The giant growled again and moved away from the raging woman.
With another step and a short leap it landed in the auditorium with a crash. As if in a rage of its own the giant moved quickly to the front of the room and with little effort smashed through the flimsy wall. Kate could not see the beast but from the sounds of its grunts and the crashing of masonry it had only a little tougher time with the exterior wall. Frigid air filled the auditorium and stage like water rushing through a broken levy.
She could hear someone sobbing in the auditorium.
Kate rushed to wear Cobe lay. One of his legs bent backwards in an impossible angle and she could see the blood on his lips. His head rolled lazily on his shoulders. “Commander,” she nearly wept taking the broken man in her arms.
“Did we do it?” he groaned.
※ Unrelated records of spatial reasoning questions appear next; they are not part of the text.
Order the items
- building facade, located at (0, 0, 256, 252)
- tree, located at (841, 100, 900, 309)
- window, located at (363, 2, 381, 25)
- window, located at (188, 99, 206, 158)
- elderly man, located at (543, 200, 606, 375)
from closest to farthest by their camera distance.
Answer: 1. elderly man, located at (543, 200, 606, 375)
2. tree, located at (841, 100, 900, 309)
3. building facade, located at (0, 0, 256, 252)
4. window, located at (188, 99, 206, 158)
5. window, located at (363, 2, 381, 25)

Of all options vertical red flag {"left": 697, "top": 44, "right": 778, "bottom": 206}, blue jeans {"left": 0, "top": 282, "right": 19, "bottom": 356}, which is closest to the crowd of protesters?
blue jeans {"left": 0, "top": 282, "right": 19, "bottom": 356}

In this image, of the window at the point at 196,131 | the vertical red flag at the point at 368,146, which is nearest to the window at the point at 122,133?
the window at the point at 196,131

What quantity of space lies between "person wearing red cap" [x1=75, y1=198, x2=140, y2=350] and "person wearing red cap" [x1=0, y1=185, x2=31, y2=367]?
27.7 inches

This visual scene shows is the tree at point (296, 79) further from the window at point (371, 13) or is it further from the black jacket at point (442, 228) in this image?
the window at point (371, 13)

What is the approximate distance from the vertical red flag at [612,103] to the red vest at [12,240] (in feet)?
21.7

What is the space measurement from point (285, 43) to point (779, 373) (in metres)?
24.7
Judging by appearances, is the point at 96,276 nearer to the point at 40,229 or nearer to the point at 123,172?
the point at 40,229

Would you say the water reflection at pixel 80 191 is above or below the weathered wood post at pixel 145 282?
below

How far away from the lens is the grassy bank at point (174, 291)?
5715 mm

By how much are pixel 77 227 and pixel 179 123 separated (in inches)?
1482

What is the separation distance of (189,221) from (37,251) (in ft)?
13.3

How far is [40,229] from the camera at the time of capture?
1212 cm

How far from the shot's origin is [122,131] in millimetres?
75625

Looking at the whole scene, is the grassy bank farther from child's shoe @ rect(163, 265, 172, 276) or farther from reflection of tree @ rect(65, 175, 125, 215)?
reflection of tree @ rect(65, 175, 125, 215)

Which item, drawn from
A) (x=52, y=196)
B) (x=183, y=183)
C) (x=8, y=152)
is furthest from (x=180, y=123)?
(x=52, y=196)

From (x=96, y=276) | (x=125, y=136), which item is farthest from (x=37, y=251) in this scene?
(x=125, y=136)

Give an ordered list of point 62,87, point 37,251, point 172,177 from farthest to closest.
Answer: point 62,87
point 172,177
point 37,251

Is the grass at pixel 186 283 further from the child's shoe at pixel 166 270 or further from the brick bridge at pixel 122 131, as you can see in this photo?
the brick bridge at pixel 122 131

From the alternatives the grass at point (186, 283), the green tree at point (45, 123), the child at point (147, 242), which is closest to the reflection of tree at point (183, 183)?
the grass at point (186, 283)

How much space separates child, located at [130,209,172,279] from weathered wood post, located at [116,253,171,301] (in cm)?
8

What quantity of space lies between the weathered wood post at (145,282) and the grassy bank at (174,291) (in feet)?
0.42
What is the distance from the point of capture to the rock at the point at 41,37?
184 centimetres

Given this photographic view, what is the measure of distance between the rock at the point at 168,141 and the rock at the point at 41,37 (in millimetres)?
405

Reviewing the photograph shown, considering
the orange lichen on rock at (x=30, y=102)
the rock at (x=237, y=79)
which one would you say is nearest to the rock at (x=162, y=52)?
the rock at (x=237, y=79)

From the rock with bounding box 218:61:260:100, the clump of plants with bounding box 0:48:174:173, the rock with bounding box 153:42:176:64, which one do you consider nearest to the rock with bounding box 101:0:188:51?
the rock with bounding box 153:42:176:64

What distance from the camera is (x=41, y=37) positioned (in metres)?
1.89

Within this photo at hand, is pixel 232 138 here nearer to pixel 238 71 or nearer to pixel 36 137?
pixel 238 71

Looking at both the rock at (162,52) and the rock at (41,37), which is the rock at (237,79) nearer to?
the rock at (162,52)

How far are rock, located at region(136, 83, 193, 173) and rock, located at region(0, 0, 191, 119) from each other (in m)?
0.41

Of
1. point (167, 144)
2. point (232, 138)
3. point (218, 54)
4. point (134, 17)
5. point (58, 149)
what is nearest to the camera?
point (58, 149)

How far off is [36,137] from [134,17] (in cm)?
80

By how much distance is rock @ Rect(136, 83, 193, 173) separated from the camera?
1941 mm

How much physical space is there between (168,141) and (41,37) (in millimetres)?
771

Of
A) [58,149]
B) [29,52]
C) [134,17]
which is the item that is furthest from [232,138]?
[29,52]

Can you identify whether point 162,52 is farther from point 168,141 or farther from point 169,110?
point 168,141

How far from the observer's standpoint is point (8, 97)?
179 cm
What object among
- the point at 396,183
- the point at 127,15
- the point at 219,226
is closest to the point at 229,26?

His bloodstained lips barely moving.
“We did sir. The giant is gone…into the ruins”
“Good.” He seemed to relax a little. His eyes dimmed. He struggled with one good arm for her hand. She reached over and clasped his hand in hers. He pressed something cold and hard into her palm. “Get home,” he whispered as his final breath left him.
Tears streamed down her face as she opened his hand. In it was the key that the wizard had given to the commander. She closed her fist around it tightly.
Outside the snow spun and swirled, dancing in the howling winds. The storm had arrived sooner than expected.